The Member of Parliament (MP) for Bawku Central, Mahama Ayariga, is challenging the capacity of the Special Prosecutor, Mr Martin Alamisi Amidu, to prosecute him for allegedly using public office for private benefit.

He has, accordingly, filed an application seeking the Accra High Court to strike out the charge sheet filed against him by the Office of the Special Prosecutor (OSP) and also restrain Amidu from proceeding with the criminal prosecution against him.

It is the case of the legislator that Amidu is above 65 years and, therefore, per Article 199 (1) and (4) of the 1992 Constitution, he is not ‘qualified’ to hold the office of Special Prosecutor, which is a public office.

In view of that, Ayariga is arguing that the charge sheet which gave rise to the criminal proceedings against him is “defective” because it had the signature of Amidu, who “had no capacity in law” to append his signature.

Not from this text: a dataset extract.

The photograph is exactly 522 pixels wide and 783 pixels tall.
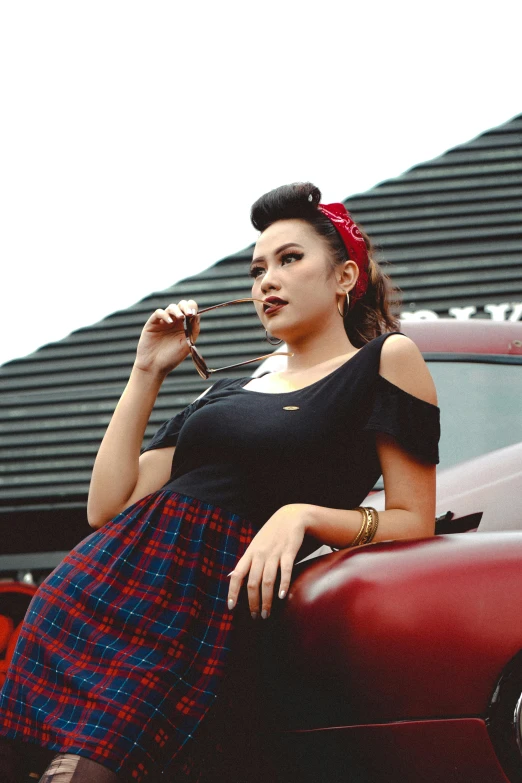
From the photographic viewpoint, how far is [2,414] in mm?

“Due to the incurable defectiveness of the charge sheet, the charges leveled against me contained therein are also a nullity and of no effect. Under the circumstances, it is a proper case for the charge sheet to be struck out, together with the accompanying counts, by this honourable court,” he argued in his affidavit in support of the application.

Apart from challenging Amidu’s capacity, Ayariga is also challenging the power of the OSP to investigate and prosecute some of the offences leveled against him.

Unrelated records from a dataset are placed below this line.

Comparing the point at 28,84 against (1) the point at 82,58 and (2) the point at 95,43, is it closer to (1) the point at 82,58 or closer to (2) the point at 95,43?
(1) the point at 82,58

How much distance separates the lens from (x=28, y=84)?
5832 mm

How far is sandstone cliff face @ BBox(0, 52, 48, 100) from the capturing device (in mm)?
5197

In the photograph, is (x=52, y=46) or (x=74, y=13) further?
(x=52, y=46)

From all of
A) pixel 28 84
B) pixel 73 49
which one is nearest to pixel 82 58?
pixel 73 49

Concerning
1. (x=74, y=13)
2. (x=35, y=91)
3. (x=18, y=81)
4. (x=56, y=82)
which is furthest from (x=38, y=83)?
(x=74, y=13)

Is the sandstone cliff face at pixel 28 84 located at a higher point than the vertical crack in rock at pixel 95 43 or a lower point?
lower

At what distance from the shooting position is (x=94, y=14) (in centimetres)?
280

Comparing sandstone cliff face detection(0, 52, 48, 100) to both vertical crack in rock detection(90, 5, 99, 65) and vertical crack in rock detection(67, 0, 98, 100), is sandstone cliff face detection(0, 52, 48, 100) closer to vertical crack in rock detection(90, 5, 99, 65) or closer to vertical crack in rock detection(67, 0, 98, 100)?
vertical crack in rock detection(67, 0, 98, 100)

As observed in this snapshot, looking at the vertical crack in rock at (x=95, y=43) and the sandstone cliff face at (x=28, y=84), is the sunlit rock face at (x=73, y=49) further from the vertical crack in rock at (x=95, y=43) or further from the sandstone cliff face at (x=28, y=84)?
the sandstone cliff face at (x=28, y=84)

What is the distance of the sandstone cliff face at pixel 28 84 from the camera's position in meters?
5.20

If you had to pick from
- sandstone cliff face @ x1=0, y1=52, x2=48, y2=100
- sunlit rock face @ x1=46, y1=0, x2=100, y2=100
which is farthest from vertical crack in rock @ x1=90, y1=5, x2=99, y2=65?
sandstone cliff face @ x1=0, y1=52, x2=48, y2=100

The MP argues that the OSP was set up to purposely investigate corruption and corruption-related offences.

He avers that some of the counts levelled against him, such as dealing in foreign exchange without licence, transfer of foreign exchange from Ghana through an unauthorised dealer and the fraudulent evasion of customs duties and taxes, are not under the remit of the OSP and, therefore, the office cannot prosecute him on those charges.

At yesterday’s hearing, the presiding judge, Justice Afia Serwaa Asare-Botwe, directed the MP’s legal team and the OSP to simultaneously file their respective legal arguments for and against the application within three days.

The court, subsequently, fixed Monday, June 17, 2019 to rule on the application.